7. See In re Trust Created by Hansen, 281 Neb. 693, 798 N.W.2d 398 (2011).
8. See Maycock v. Hoody, 281 Neb. 767, 799 N.W.2d 322 (2011).
9. See State v. Collins, 281 Neb. 927, 799 N.W.2d 693 (2011).
10. See State v. Barranco, 278 Neb. 165, 769 N.W.2d 343 (2009).
11. Hilt Truck Lines, Inc., supra note 1.
12. See § 48-127.
13. See Hilt Truck Lines, Inc., supra note 1, 204 Neb. at 121, 281 N.W.2d at 403, citing 56 C.J.S. Master and Servant § 180(e) (1948).
14. Id. See 3 Arthur Larson & Lex K. Larson, Larson's Workers' Compensation Law § 66.04 (2009).
15. Id. at 122, 281 N.W.2d at 403.
16. Reply brief and answer to brief on cross-appeal for appellant at 14.
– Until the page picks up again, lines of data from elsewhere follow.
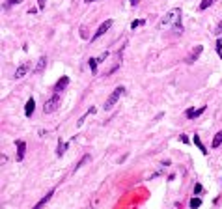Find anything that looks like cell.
<instances>
[{
	"label": "cell",
	"instance_id": "obj_1",
	"mask_svg": "<svg viewBox=\"0 0 222 209\" xmlns=\"http://www.w3.org/2000/svg\"><path fill=\"white\" fill-rule=\"evenodd\" d=\"M159 28L161 30H172L174 28L176 32H181L183 30V26H181V10L174 8V10H170L166 15H162L161 22H159Z\"/></svg>",
	"mask_w": 222,
	"mask_h": 209
},
{
	"label": "cell",
	"instance_id": "obj_2",
	"mask_svg": "<svg viewBox=\"0 0 222 209\" xmlns=\"http://www.w3.org/2000/svg\"><path fill=\"white\" fill-rule=\"evenodd\" d=\"M123 91H125V88H123V86H118V88L112 91V94L108 95V99H107V103H105V106H103V108H105V110H110V108L118 103V99L123 95Z\"/></svg>",
	"mask_w": 222,
	"mask_h": 209
},
{
	"label": "cell",
	"instance_id": "obj_3",
	"mask_svg": "<svg viewBox=\"0 0 222 209\" xmlns=\"http://www.w3.org/2000/svg\"><path fill=\"white\" fill-rule=\"evenodd\" d=\"M60 94H54L51 99H47V103H45V106H43V112L45 114H51V112H54L58 106H60Z\"/></svg>",
	"mask_w": 222,
	"mask_h": 209
},
{
	"label": "cell",
	"instance_id": "obj_4",
	"mask_svg": "<svg viewBox=\"0 0 222 209\" xmlns=\"http://www.w3.org/2000/svg\"><path fill=\"white\" fill-rule=\"evenodd\" d=\"M108 28H112V19H108V21H105V22H103V25H101L99 28H97V30H95V34H93V37H92V39H97V37H101L103 34H107V30H108Z\"/></svg>",
	"mask_w": 222,
	"mask_h": 209
},
{
	"label": "cell",
	"instance_id": "obj_5",
	"mask_svg": "<svg viewBox=\"0 0 222 209\" xmlns=\"http://www.w3.org/2000/svg\"><path fill=\"white\" fill-rule=\"evenodd\" d=\"M202 51H204V47H202V45H198V47H194V49H192V52L187 56V64H194L196 60H198V56L202 54Z\"/></svg>",
	"mask_w": 222,
	"mask_h": 209
},
{
	"label": "cell",
	"instance_id": "obj_6",
	"mask_svg": "<svg viewBox=\"0 0 222 209\" xmlns=\"http://www.w3.org/2000/svg\"><path fill=\"white\" fill-rule=\"evenodd\" d=\"M205 112V106H200V108H189L187 110V118L189 120H194V118H198L200 114H204Z\"/></svg>",
	"mask_w": 222,
	"mask_h": 209
},
{
	"label": "cell",
	"instance_id": "obj_7",
	"mask_svg": "<svg viewBox=\"0 0 222 209\" xmlns=\"http://www.w3.org/2000/svg\"><path fill=\"white\" fill-rule=\"evenodd\" d=\"M53 194H54V189H51V191H49V192H47V194H45V196H43V198H41V200H39V202L34 205V209H43V205H45L49 200L53 198Z\"/></svg>",
	"mask_w": 222,
	"mask_h": 209
},
{
	"label": "cell",
	"instance_id": "obj_8",
	"mask_svg": "<svg viewBox=\"0 0 222 209\" xmlns=\"http://www.w3.org/2000/svg\"><path fill=\"white\" fill-rule=\"evenodd\" d=\"M67 84H69V77H62V79H58V82L54 84L56 94H60L62 90H65V88H67Z\"/></svg>",
	"mask_w": 222,
	"mask_h": 209
},
{
	"label": "cell",
	"instance_id": "obj_9",
	"mask_svg": "<svg viewBox=\"0 0 222 209\" xmlns=\"http://www.w3.org/2000/svg\"><path fill=\"white\" fill-rule=\"evenodd\" d=\"M45 67H47V56H41V58L37 60V65L34 67V73H36V75L43 73V71H45Z\"/></svg>",
	"mask_w": 222,
	"mask_h": 209
},
{
	"label": "cell",
	"instance_id": "obj_10",
	"mask_svg": "<svg viewBox=\"0 0 222 209\" xmlns=\"http://www.w3.org/2000/svg\"><path fill=\"white\" fill-rule=\"evenodd\" d=\"M15 144H17V159L22 161L24 159V149H26V142H24V140H17Z\"/></svg>",
	"mask_w": 222,
	"mask_h": 209
},
{
	"label": "cell",
	"instance_id": "obj_11",
	"mask_svg": "<svg viewBox=\"0 0 222 209\" xmlns=\"http://www.w3.org/2000/svg\"><path fill=\"white\" fill-rule=\"evenodd\" d=\"M34 108H36V101H34V97H30L26 101V106H24V114H26V118H30V116L34 114Z\"/></svg>",
	"mask_w": 222,
	"mask_h": 209
},
{
	"label": "cell",
	"instance_id": "obj_12",
	"mask_svg": "<svg viewBox=\"0 0 222 209\" xmlns=\"http://www.w3.org/2000/svg\"><path fill=\"white\" fill-rule=\"evenodd\" d=\"M28 71V64H22L21 67H17V71H15V79H22L24 75H26Z\"/></svg>",
	"mask_w": 222,
	"mask_h": 209
},
{
	"label": "cell",
	"instance_id": "obj_13",
	"mask_svg": "<svg viewBox=\"0 0 222 209\" xmlns=\"http://www.w3.org/2000/svg\"><path fill=\"white\" fill-rule=\"evenodd\" d=\"M220 144H222V131H218V133L215 134L213 142H211V148H213V149H216V148H218Z\"/></svg>",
17. See, Akef v. BASF Corp., 275 N.J.Super. 30, 645 A.2d 158 (1994) (citing statutes); 2 John P. Ludington et al., Modern Workers Compensation § 115:6 n. 43 (Matthew J. Canavan & Donna T. Rogers eds., 1993) (same).
18. See Annot., 12 A.L.R.5th 658 (1993 & Supp.2011).
19. See, Akef, supra note 17 (citing cases); 12 A.L.R.5th, supra note 18 (same).
20. See Jackson v. Morris Communications Corp., 265 Neb. 423, 657 N.W.2d 634 (2003) (citation omitted).
21. See id. Accord, e.g., Zach v. Nebraska State Patrol, 273 Neb. 1, 727 N.W.2d 206 (2007).
22. Marriott Corp. v. Industrial Comm'n of Arizona, 147 Ariz. 116, 121, 708 P.2d 1307, 1312 (1985). Accord, Akef, supra note 17; Stovall v. Sally Salmon Seafood, 306 Or. 25, 757 P.2d 410 (1988); Blue Bell Printing v. W.C.A.B., 115 Pa.Cmwlth. 203, 539 A.2d 933 (1988).
23. See, Akef, supra note 17; Stovall, supra note 22.
24. See, Stovall, supra note 22; Goldstine v. Jensen Pre-Cast, 102 Nev. 630, 729 P.2d 1355 (1986); Marriott Corp., supra note 22.
25. See 3 Larson & Larson, supra note 14 at 66-26.
26. City of Falls City v. Nebraska Mun. Power Pool, 281 Neb. 230, 795 N.W.2d 256 (2011).
27. See Akef, supra note 17.
28. See, e.g., Burnham v. Pacesetter Corp., 280 Neb. 707, 789 N.W.2d 913 (2010); Risor, supra note 4.
29. Burnham, supra note 28.
30. Daugherty v. County of Douglas, 18 Neb.App. 228, 778 N.W.2d 515 (2010).
31. Risor, supra note 4.
32. Anthony v. Pre-Fab Transit Co., 239 Neb. 404, 476 N.W.2d 559 (1991).
33. Burns v. Nielsen, 273 Neb. 724, 735, 732 N.W.2d 640, 650 (2007).
34. See Runyan v. Lockwood Graders, Inc., 176 Neb. 676, 127 N.W.2d 186 (1964).